::: PROVIDED ENTRIES

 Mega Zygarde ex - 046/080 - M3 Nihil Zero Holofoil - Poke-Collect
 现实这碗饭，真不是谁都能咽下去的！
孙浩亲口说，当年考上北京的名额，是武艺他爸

::::::
::: PROVIDED ENTRIES

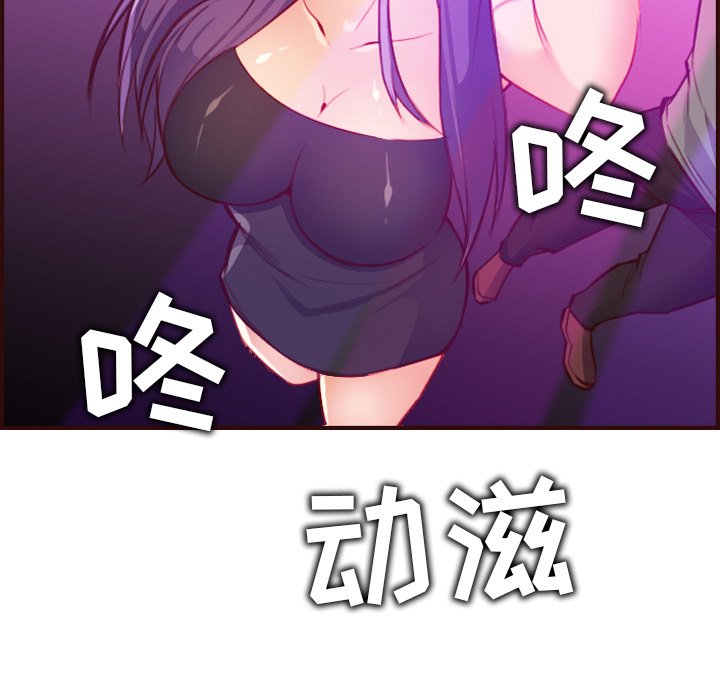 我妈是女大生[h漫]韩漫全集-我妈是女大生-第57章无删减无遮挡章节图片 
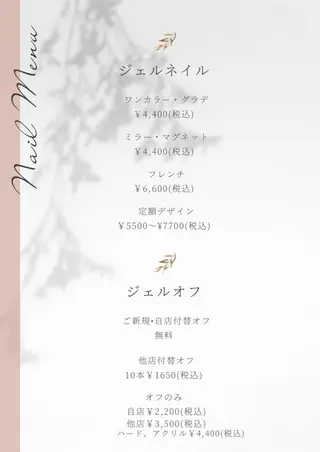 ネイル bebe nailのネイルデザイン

::::::
::: PROVIDED ENTRIES

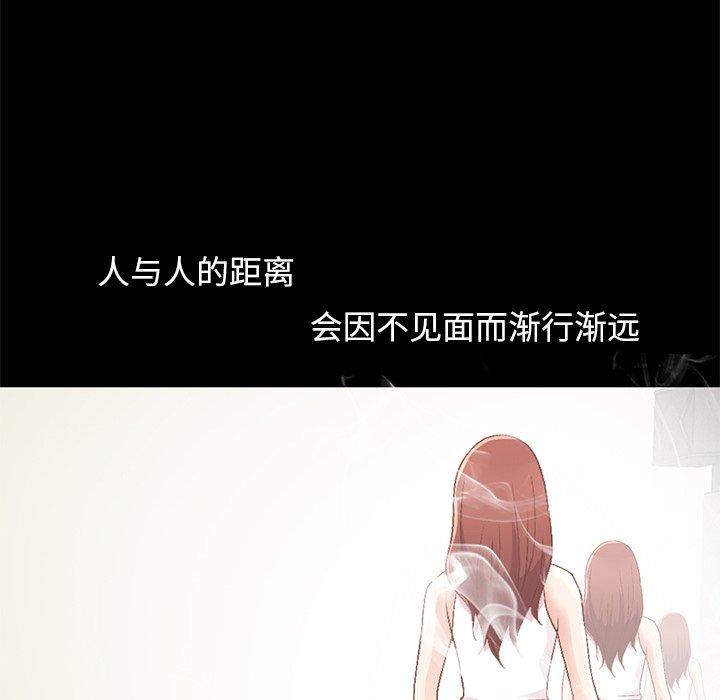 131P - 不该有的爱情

::::::

Looking back over the data above, restate word for word the lines that begin at the line with "Mega Zygarde ex" and end at the line with "孙浩亲口说，当年考上北京的名额，是武艺他爸", inclusive.

 Mega Zygarde ex - 046/080 - M3 Nihil Zero Holofoil - Poke-Collect
 现实这碗饭，真不是谁都能咽下去的！
孙浩亲口说，当年考上北京的名额，是武艺他爸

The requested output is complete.